L’adhésion du citoyen est, comme on le lit dans tous les articles sur le sujet, au coeur du développement des smart cities. En réalité, cette implication renvoie à une modification plus profonde de notre manière de vivre ensemble et pourquoi pas à une remise en cause de notre système démocratique actuel. Je suis, pour ma part, une fervente admiratrice du système de votation suisse, qui permet presque tous les trois mois au peuple (notion bizarrement totalement désuète dans nos contrées) de donner son avis, intelligent, sur les grandes décisions prises au niveau de la Commune, du Canton ou de la Confédération. J’ai, par ailleurs, étudié de nombreuses initiatives de consultations participatives dans le cadre de programmes d’urbanisme ou d’architecture. Dans le cadre des projets smart cities, de nombreuses initiatives de cocréation voient le jour en Europe. La grande tendance actuelle, en termes de cocréation, est l’utilisation de « Living Labs ». Le living lab met en place un écosystème d'innovation centré sur l'utilisateur afin de l’impliquer dans le processus de co-création et d’innovation en situation de vie réelle. Cette approche nécessite la participation de toutes les parties prenantes (les fournisseurs de technologies et de services, les acteurs institutionnels concernés, les utilisateurs finaux, citoyens ou entreprises) et une approche multi-méthode (une combinaison de méthodes et d'outils provenant de l’ethnographie, la psychologie, la sociologie, la gestion stratégique, l'ingénierie). Cette démarche d’avenir, passionnante, est bien expliquée sur le site de European Network of Living Labs (http://www.openlivinglabs.eu).

Le positionnement des pouvoirs publics

Enfin, l’adhésion des pouvoirs publics est un défi de taille. Les nouvelles technologies nous obligent, en termes de gestion et d’organisation, à modifier notre trajectoire et nos habitudes par un virage à 180 degrés.
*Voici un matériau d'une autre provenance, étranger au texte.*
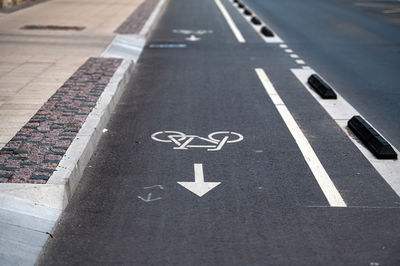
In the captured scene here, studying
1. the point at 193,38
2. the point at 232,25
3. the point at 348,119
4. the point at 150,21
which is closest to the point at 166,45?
the point at 193,38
En tant que pouvoirs publics, nous sommes plutôt un semi-remoque qu’une petite voiture de sport… Ces modifications profondes doivent être portées par les administrations, qui, dans un contexte légal rigide, sur un territoire de plus en plus complexe, avec une gouvernance en alternance et une situation de sous-effectif chronique, sont particulièrement mal outillées pour du Change Management. La mise à disposition pour tous, de manière gratuite, des données publiques est un bon exemple. Tout le monde s’accorde, à juste titre, pour dire que la donnée est « le carburant de la smart city » et que la mise à disposition de données créera des milliers d’emplois et de revenus indirects pour la Région. La récolte en temps réel, le contrôle de qualité, le nettoyage, la mise en catalogue, la maintenance des données sont des opérations qui demandent du temps et du savoir-faire. Une obligation légale, beaucoup de communication, et des projets orientés comme des Business Case afin de mettre en avant les avantages financiers ou en termes de ressources humaines en interne : voilà les outils à mobiliser.
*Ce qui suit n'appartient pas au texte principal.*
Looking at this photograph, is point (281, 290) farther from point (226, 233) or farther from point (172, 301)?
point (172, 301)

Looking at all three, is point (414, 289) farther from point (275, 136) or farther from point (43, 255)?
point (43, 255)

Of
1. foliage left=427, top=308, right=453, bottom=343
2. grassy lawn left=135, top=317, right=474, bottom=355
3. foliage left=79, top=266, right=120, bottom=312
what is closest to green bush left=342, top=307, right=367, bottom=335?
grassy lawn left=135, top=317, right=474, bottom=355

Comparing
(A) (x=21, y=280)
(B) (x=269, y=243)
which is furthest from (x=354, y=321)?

Pour conclure, le message que j’aimerais faire passer concernant le concept smart city, c’est que malgré la forte connotation technologique, le fil rouge c’est le citoyen; que les changements et les défis sont énormes, mais excitants et pleins de potentiels; qu’il existe de nouvelles manières de faire intéressantes, ayant déjà fait leurs preuves dans d’autres grandes villes européennes, et qu’il faut s’en saisir.

 

(1) Citizen-Driven Innovation. A guidebook for city mayors and public administrators, World Bank and the European Network of Living Labs.
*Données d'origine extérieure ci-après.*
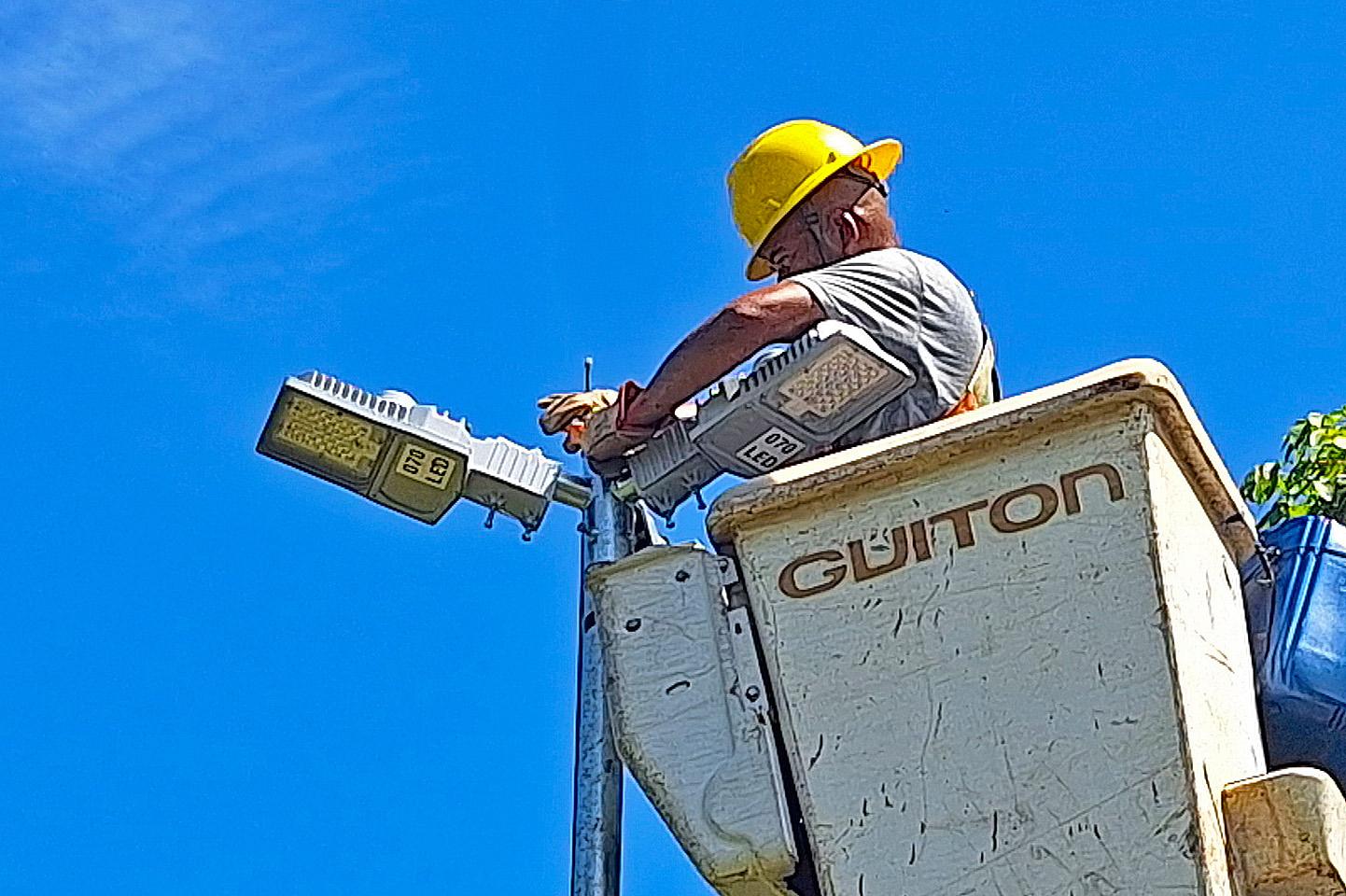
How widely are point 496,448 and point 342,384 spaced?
1.11 feet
(2) Un « fab lab » (contraction de « fabrication laboratory ») est un lieu ouvert au public où il est mis à sa disposition toutes sortes d'outils, notamment des imprimante 3D pour la conception et la réalisation d'objets. Voir, à ce sujet, la charte des fab labs mise en place par le Massachusetts Institute of Technology (MIT). Ils existent 3 fab lab à Bruxelles.

(3) Le Monde, 30 septembre 2015, Big data. Le mobile prend le pouls des foules.